Outro passo será alinhar políticas fragmentadas entre a sociedade civil e os sistemas de saúde. O marketing prejudicial de substitutos do leite materno prospera em sistemas desconectados, como quando os profissionais de saúde não têm orientação, a sociedade civil tem poucos recursos ou as plataformas tecnológicas não são regulamentadas. Para colmatar estas lacunas, os governos devem adoptar uma abordagem que reúna todas as partes interessadas à mesa.
Finalmente, é igualmente importante apoiar campanhas positivas que promovam a amamentação.

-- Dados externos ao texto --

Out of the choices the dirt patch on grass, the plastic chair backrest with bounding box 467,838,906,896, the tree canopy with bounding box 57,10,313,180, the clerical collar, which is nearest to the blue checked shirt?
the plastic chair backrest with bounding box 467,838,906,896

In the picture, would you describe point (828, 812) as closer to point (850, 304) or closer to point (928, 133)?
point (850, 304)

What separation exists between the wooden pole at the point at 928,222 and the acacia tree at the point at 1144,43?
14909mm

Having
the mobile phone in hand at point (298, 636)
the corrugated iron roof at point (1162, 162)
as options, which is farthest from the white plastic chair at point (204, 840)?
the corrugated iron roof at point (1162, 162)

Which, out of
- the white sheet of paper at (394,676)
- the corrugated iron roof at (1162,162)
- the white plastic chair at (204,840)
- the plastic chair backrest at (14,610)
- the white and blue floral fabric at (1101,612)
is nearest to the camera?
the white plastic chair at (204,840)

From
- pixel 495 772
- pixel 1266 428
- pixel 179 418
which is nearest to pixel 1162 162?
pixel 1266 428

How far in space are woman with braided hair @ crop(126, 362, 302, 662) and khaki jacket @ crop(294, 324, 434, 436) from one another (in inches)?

Não basta limitar o marketing prejudicial – os pais precisam de apoio e incentivo para tomar decisões informadas.
El Salvador, através da sua política nacional “Picker con cariño” (Nascer com Amor), demonstrou como a promoção do aleitamento materno pode ser integrada nos cuidados pré-natais e no parto. Desde a sua implementação em 2021, 69.000 bebés nasceram sob este modelo de cuidados respeitoso e, graças à formação de mais de 1.000 consultores de lactação apoiados pelo Movimento Sol, o país excedeu em muito a meta global de amamentação exclusiva de 50 por cento para 2025.
Pais informados tomam decisões com poder, e decisões com poder dão a cada criança o melhor começo de vida possível.
Juntamente com a solução para expandir as metas nutricionais da Assembleia Mundial da Saúde e os compromissos nutricionais dos países assumidos na Cimeira do Crescimento em Paris no início deste ano, temos um mandato renovado para a acção. Vamos garantir que a utilizamos e que esta resolução de Genebra se traduza em ações significativas e avance online e no local.
Afshan Khan é Secretário-Geral Adjunto das Nações Unidas e coordenador do movimento Scaling Up Nutrition (Sun).